Письмо, которым вы меня удостоили, застало меня в постели, с которой не схожу вот уже около осьми месяцев. Кажется, вы не изволите знать, что я бедный старик, удрученный болезнями и горестями, а не один из тех храбрых рыцарей, от которых вы произошли. Могу вас уверить, что я никаким образом не участвовал в составлении глупой рифмованной хроники (l'impertinente chronique rimee), о которой изволите мне писать. Европа наводнена печатными глупостями, которые публика великодушно мне приписывает. Лет сорок тому назад случилось мне напечатать поэму под заглавием Генрияда. Исчисляя в ней героев, прославивших Францию, взял я на себя смелость обратиться к знаменитой вашей родственнице (votre illustre cousine) с следующими словами:
Et toi, brave Amazone,
La honte des anglais et le soutien du trone.
Вот единственное место в моих сочинениях, где упомянуто о бессмертной героине, которая спасла Францию.

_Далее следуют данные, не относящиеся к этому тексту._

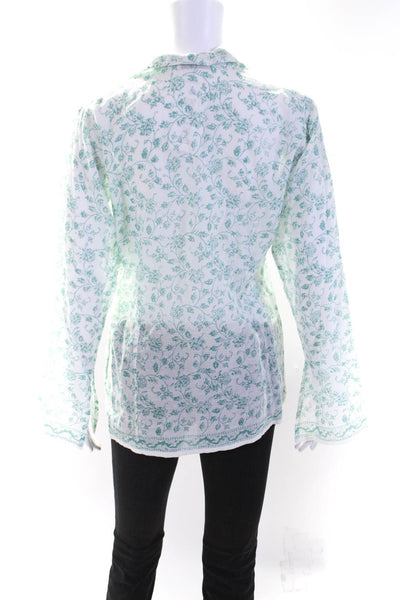 Figue Womens Long Sleeve Floral Sequin Button Up Top Blouse White Green Small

Жалею, что я не посвятил слабого своего таланта на прославления божиих чудес, вместо того чтобы трудиться для удовольствия публики бессмысленной и неблагодарной.
Честь имею быть, милостивый Государь,
вашим покорнейшим слугою
Voltaire, gent.(ilhomme) de la ch.(ambre) du roi (XII, 154).

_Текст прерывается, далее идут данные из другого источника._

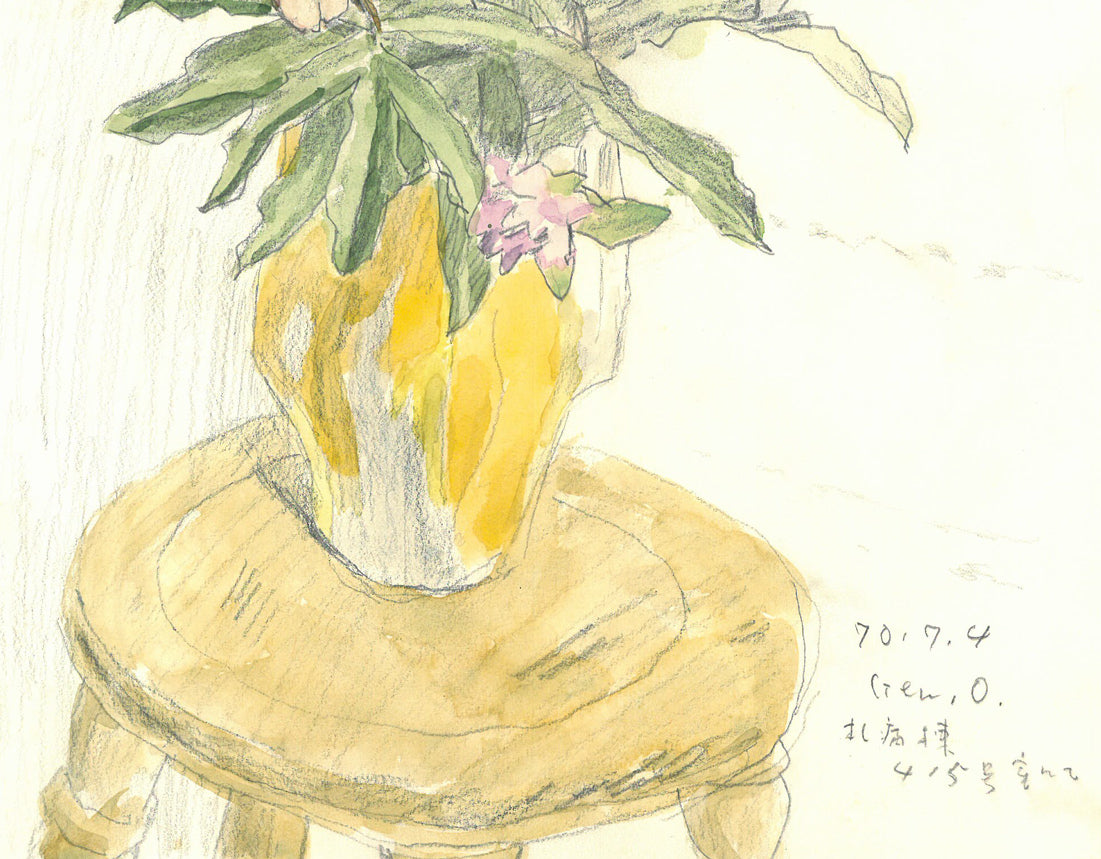 大月源二「札病棟415号室にて・花（画集掲載作）」水彩画・5号　拡大画像3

Письмо это, превосходно воспроизводящее стиль вольтеровского эпистолярия, имеет тем не менее, как и письмо Дюлиса-отца, своеобразную лирическую тему. Нельзя предположить, что Пушкин в данном случае не вспомнил о деле по поводу его поэмы «Гавриилиада», возбужденном властями в 1828 году. Достаточно вчитаться в официальное объяснение поэта, чтобы такое подобие увидеть.
«Рукопись, – оправдывался Пушкин, – ходила между офицерами Гусарскаго полку, но от кого из них именно я достал оную, я никак не упомню. Мой же список сжег я, вероятно, в 20-м году. Осмеливаюсь прибавить, что ни в одном из моих сочинений, даже из тех, в коих я наиболее раскаиваюсь, нет следов духа безверия или кощунства над религией. Тем прискорбнее для меня мнение, приписывающее мне произведение столь жалкое и постыдное[645]
».Это официальное показание. Но вот строки, касающиеся того же предмета, в «Опровержении на критики».
Многое желал бы я уничтожить, как недостойное даже и моего дарования, каково бы оно ни было. Иное тяготеет, как упрек, на совести моей. – По крайней мере не должен я отвечать за перепечатание грехов моего отрочества, атемпаче, за чужие проказы (XI, 157).
Отметим в этой связи, что в пастише, видимо недаром, действие отнесено к 1767 году. Впервые «Орлеанская девственница» (1725) была напечатана в 1735 году. Но Пушкин намеренно пишет об издании 1765 года – именно оно и попадает в руки Дюлиса. Ниже мы еще коснемся собственно пушкинской оценки вольтеровской поэмы, но в данном случае важно подчеркнуть, что и для Вольтера в 1767 году «Орлеанская девственница» могла представляться «грехами молодости», так что в объяснении с простодушным Дюлисом (в 1767 году писатель как раз и закончил философскую повесть «Простодушный») ему легче было начисто отречься от авторства, нежели объяснять суть дела (в частности, пародийную направленность поэмы против напыщенного опуса Шепелена, ее антиклерикальный смысл и т. п.).
Образ хитрящего «фернейского мудреца» в пастише неоднократно сравнивался с пушкинской характеристикой его в статье «Вольтер», помещенной в т. 3 «Современника». Замечено, что именно из письма Вольтера к де Броссу перенесена в пастиш фраза «Я стар и хвор». Можно в пастише увидеть и своеобразный отзвук увещевания, адресованного Вольтеру по поводу его тяжбы.